2 Je vous ai donné du lait, non de la nourriture solide, car vous ne pouviez pas la supporter; et vous ne le pouvez pas même à présent, parce que vous êtes encore charnels.” 1 Corinthiens 3:1-2

“Or, quiconque en est au lait n'a pas l'expérience de la parole de justice; car il est un enfant. Mais la nourriture solide est pour les hommes faits, pour ceux dont le jugement est exercé par l'usage à discerner ce qui est bien et ce qui est mal.” Hébreux 5:13-14 (Segond)
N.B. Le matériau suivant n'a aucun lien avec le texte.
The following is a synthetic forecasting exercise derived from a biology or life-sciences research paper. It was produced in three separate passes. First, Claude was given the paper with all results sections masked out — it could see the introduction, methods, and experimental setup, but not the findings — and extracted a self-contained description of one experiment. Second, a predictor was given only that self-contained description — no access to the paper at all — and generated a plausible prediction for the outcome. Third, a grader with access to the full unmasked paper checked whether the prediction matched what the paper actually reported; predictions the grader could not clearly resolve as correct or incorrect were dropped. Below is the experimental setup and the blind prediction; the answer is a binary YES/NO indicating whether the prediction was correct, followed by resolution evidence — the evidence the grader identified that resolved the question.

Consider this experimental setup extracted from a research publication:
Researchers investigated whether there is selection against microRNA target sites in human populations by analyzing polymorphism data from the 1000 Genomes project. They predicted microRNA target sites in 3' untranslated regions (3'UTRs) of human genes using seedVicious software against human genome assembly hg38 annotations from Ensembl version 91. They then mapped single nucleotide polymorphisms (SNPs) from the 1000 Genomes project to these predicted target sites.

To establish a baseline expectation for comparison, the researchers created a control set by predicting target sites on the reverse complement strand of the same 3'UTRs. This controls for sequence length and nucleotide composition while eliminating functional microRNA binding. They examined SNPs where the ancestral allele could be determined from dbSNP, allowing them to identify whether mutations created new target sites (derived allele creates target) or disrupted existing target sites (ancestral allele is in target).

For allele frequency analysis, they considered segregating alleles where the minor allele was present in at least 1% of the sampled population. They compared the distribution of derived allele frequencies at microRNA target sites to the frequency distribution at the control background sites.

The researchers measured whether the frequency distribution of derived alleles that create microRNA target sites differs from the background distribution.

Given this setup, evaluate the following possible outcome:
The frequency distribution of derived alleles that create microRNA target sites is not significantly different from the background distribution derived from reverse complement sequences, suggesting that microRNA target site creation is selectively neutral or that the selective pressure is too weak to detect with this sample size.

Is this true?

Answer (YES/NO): NO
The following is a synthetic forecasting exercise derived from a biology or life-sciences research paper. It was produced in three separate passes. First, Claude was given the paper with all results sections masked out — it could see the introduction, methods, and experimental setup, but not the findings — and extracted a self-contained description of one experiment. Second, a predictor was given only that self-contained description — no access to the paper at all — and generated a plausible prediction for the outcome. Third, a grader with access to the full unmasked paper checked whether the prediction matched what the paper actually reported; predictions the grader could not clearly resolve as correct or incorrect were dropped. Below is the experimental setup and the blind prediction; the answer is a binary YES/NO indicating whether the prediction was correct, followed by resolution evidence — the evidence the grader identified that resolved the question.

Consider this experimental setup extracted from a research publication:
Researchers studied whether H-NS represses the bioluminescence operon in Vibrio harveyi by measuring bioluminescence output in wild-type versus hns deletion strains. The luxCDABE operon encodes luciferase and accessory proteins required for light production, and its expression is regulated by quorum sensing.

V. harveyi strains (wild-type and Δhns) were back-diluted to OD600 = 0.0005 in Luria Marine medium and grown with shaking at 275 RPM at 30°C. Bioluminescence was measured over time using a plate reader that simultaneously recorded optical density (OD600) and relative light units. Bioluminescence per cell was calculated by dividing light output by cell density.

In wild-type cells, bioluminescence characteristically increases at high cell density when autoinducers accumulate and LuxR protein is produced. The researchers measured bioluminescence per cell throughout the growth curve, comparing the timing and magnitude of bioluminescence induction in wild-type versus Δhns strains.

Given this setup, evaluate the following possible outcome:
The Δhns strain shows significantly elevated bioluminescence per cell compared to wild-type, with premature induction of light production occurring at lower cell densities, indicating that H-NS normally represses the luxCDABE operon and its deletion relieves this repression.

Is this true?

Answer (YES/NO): NO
“Il leur dit: C'est à vous qu'a été donné le mystère du royaume de Dieu; mais pour ceux qui sont dehors tout se passe en paraboles,
12 afin qu'en voyant ils voient et n'aperçoivent point, et qu'en entendant ils entendent et ne comprennent point, de peur qu'ils ne se convertissent, et que les péchés ne leur soient pardonnés.” Marc 4:11-12 (Segond)
Dans le mantrayāna secret (guhyamantra) on trouve de nombreux éléments qui font penser aux mystères, qui sont a priori un phénomène méditerranéen de l’époque gréco-romaine. Les “paraboles” pourraient être un “langage du Crépuscule” (skt. sandhya-bhasa), qui serait peut-être une invention récente... On y est certainement initié aux “mystères” par un abhiṣeka (asperger), et on y célèbre des “banquets spirituels” (gaṇacakra). L’initiation autorise à visualiser la divinité, ou à se visualiser comme la divinité et à édifier ou purifier un corps subtil de lumière, qui servira de véhicule à l’ “âme” (ou quoi que ce soit qui ne meurt pas) au moment de la mort. Chez Paul (2 Corinthiens 5[2]), celui qui (re)naît en Christ est une nouvelle créature et un nouvel “édifice” éternel l’attend au ciel. Ceux qui n’ont pas été initié aux secrets du mantrayāna secret sont également traités d’immature (skt. baḍha, muḍha), de sot ou d’enfant (tib. byis pa). Ils doivent d’abord “mûrir” (tib. smin), par le biais d’une initiation, avant de pouvoir être sauvé (tib. sgrol), de leur vivant ou après la mort.

Quelques exemples avec du “lait de lionne” dans le bouddhisme tibétain.

“15. Le lait de la lionne ne peut être digéré par tous
Le rugissement de la lionne dans la forêt
Effraie les animaux [de la jungle]
Mais fait accourir les lionceaux avec joie.”
(Saraha/Śavaripa skt. Dohākośa-nāma Mahāmudropadeśa
tib. do ha mdzod ces bya ba phyag rgya chen po i man ngag, extrait de Chants de Plénitude)
« Ce Dharma est le point culminant des huit véhicules, l’Idée ultime du grand Buddha Vajradhāra. Si donc il était enseigné à un auditoire impropre, cela occasionnerait des obstacles tant pour le maître que pour les disciples : [tous] tomberaient en enfer. Il en va par exemple comme du lait de lionne, substance excellente, qui [ne] doit être versé [que] dans un vase d’or. Versé dans tout autre récipient trivial, il le briserait et serait lui-même perdu [en se répandant]. Mais si, une fois le “réceptacle” examiné, le disciple [s’avère] être qualifié, il faut lui enseigner [ce Gongpa Zangthal]. » (Manuel du Gongpa Zanthal par Tülku Tsurlo, trad. Stéphane Arguillère Source Internet).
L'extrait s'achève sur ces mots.